• _Excerpted text_:
--------------------------------

Wednesday, August 14, 2002

August 17th FREE SHOW FREE SHOW
3:15PM-10:00PM
where:
509 Linthicum Street
Rockville, MD 20851

(not far from rt 355)

bands:
Thrillhouse
At Best
Time Out of Line (5ish)
Vanderbilt
Visions of Cody
June Decision
Absolom
The Travesty

Tuesday, August 13, 2002

:::the disection and subsequent consumption of an orange:::

'i am my own super hero,
i am my own breaking branch,
cut the branch to fit my life
its my turn to be the saw'

im here alone and bored listening to the EVR/Doghouse sampler i got at the warped tour. its really good. no badness inside of me. today was fun. tiring. im tired. im lazy. need money. need to drive. need to recuperate for a few days and rest and eat healthy. fruits veggies and all good things. must replenish intelligence. im nothing without my mind. im nothing without my music. but luckily i have it. my mind is slowly coming back. thankfully. today was good. some new bands to check out.....-> coheed and cambria, the all-american rejects, favez, the rocking horse winner. awesome shit. check it out. download it burn whatever the fuck you want. listen.

what's penetrating my ears at the moment: the rockign horse winner - miss you

Sunday, August 11, 2002

??..........mean........inconsiderate......kind.........faceless..........empty..........warm.........loving........... tearing......... teasing......taunting.......... questioning............. disbelief............love..........hate........... compassion..........comfort......... insomnia.......self-destruction......rock star....... twisted....... fake?......... forever........ detatched......... despise....... concealer......... confusion.........pity.......worthless.......endless...........boredom.........hide..............run............dodge........together..........ignore.........be ignored........... pain........ paint........ decay..........joy.......sew.......flower.......unsure............random words that seem to spill out of my head yet i dont know why or where they came from........some good, some bad, some confusing. i dont know...maybe ill know soon. i hope. oh well.........im sure it will

Friday, August 09, 2002

oh yeah, i got converge jane doe, and fairweather, (haha i know im liek two years late, fuck it)....and lots of free shit.

--------------------------------

• _Provided material_:
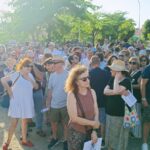 Valdebernardo se moviliza para paralizar la apertura de una gasolinera junto a edificios de viviendas, un colegio y una residencia de mayores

--------------------------------

• _Prompt 1_:
In the blog excerpt, what street address is given for the August 17th free show?
• _Prompt 2_:
Please copy the blog excerpt from "im here alone" to "you want. listen." word for word.

• _Your response 1_:
509 Linthicum Street, Rockville, MD 20851

• _Your response 2_:
im here alone and bored listening to the EVR/Doghouse sampler i got at the warped tour. its really good. no badness inside of me. today was fun. tiring. im tired. im lazy. need money. need to drive. need to recuperate for a few days and rest and eat healthy. fruits veggies and all good things. must replenish intelligence. im nothing without my mind. im nothing without my music. but luckily i have it. my mind is slowly coming back. thankfully. today was good. some new bands to check out.....-> coheed and cambria, the all-american rejects, favez, the rocking horse winner. awesome shit. check it out. download it burn whatever the fuck you want. listen.